It was an era when the Venezuelan-born Marxist, Carlos the Jackal’s, claim to notoriety had begun with taking forty-two Opec oil ministers hostage in Vienna in 1975. He had then embarked on a reign of terror before Mossad had tipped off French intelligence where they could grab Carlos in Sudan and bring him to trial in Paris for his crimes on French soil and where he continues to serve a life sentence. Like Carlos, Abu Nidal had become another headline-grabbing terrorist after he ordered the gunning down of innocent men and women as they waited to board their Christmas flights in Rome and Vienna airports in 1985. Nidal had finally been killed by a Mossad kidon team. For a quarter of a century Imad Mughniyeh had avoided assassination.
On that February morning, the file in Reuben’s possession could bring his death closer for some of the worst crimes committed on Israel’s doorstep — Lebanon. His history of violent attacks was appalling. In 1983, he had plotted the attack against the American embassy in Beirut. Among the sixty-three dead were eight members of the CIA, including its station chief in the Middle East. In the same year, Mughniyeh arranged for the kidnapping of William Buckley, the CIA replacement station chief in battered Beirut.

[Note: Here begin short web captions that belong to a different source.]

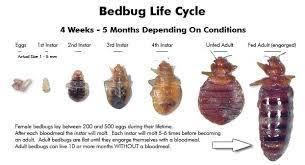 bed bug sheddings bed bugs tamyadventures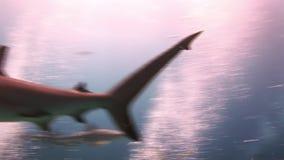 Många hajar under yttersidan av solen lager videofilmer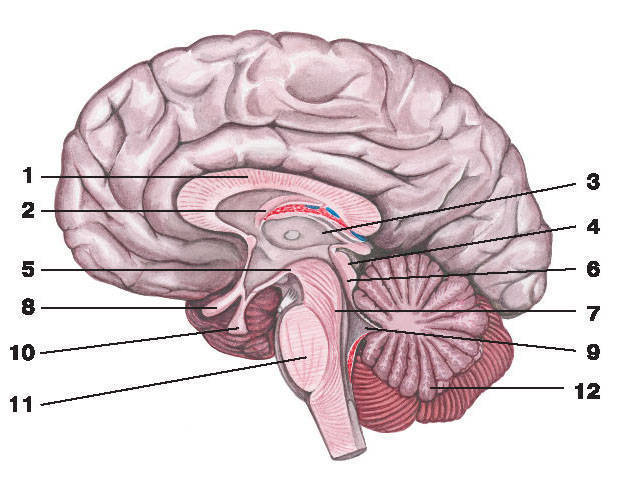 Рис.253. Головной мозг (вертикальный разрез):1 — мозолистое тело; 2 — свод; 3 — таламус; 4 — крыша среднего мозга; 5 — сосцевидное тело; 6 — водопровод среднего мозга;7 — ножка мозга; 8 — зрительный перекрест; 9 — IV желудочек; 10 — гипофиз; 11 — мост; 12 — мозжечок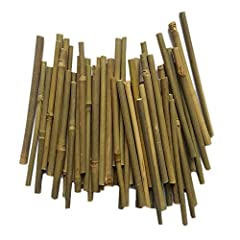 Material: bamboo.Color: Green. Diameter: approx. 0.3-0.5cm. Length: approx. 12.7cm.With fine cutting on both sides. Pack of 100,This package of 100 sticks gives you plenty of crafting options. Bamboo sticks perfect for crafts,home decor,garden and pl...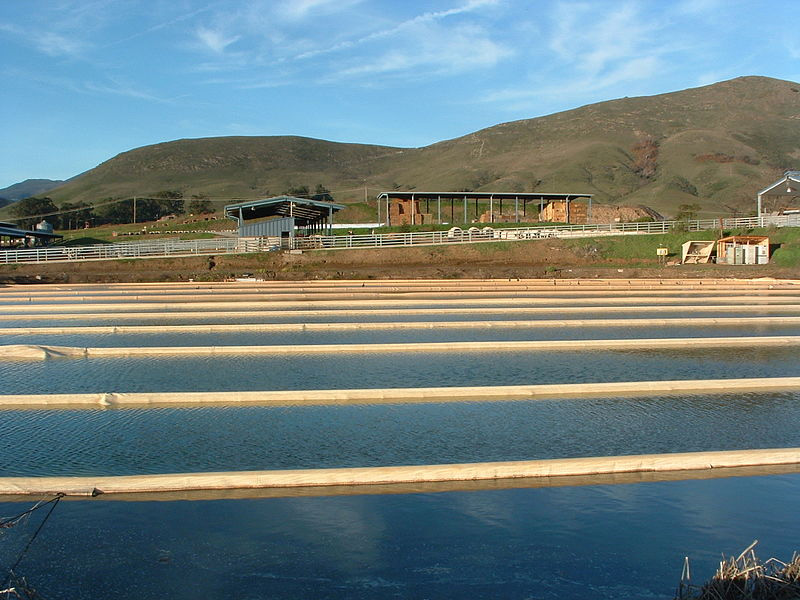 The Anaerobic Lagoon at the Cal Poly Dairy 25KW Power Plant to the Right Using the Biogas Created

Next he arranged the bombing of the U.S. Marines’ barracks near the city’s airport killing 241 people. In between, he had carried out skyjackings and organized the kidnapping of Western hostages, including Terry Waite, who had gone to Beirut to try to negotiate with the Hezbollah’s spiritual leader, Sheikh Muhammad Hussein Fadlallah, to free the hostages Hezbollah already held. Along with Buckley, Waite — the emissary of the Archbishop of Canterbury — had been incarcerated in what became known as the Beirut Hilton, the underground prison beneath the city.
Imad Mughniyeh had been responsible for the murder of over four hundred people and the torture of even more. America had placed a bounty of $25 million (£12.5 million) on his head.
One by one Mossad’s menume, the Hebrew title by which each director-general is known, plotted Mughniyeh’s downfall. Men like the cool Nahum Admoni (1982–1990), the quiet-voiced Shabtai Shavit (1990–1996), the relentless Danny Yatom (1996–1998), and Efraim Halevy (1998–2002), the menume his staff called the “grandfather of spies,” had all chaired endless secret meetings to plan the assassination of Imad Mughniyeh.
Their agents had tracked him to Paris only for him to once more slip away, as he had done in Rome and Madrid. For a while the trail led to Minsk in the Ukraine and then to the Islamic Republics of the former Soviet Union. There were reports he was in Tehran, living under the protection of the Fundamentalist regime. But each time the hunt had petered out.
In 2002, Meir Dagan took over Mossad. He did what all his predecessors had done and studied the growing number of files that listed how close Mossad agents had come to capturing Mughniyeh. At times they had been close, very close. But somehow he had still wriggled free. The suicide bombings had continued. For Dagan it became an article of faith that, as the tenth menume, he would finally terminate Mughniyeh’s reign of terror.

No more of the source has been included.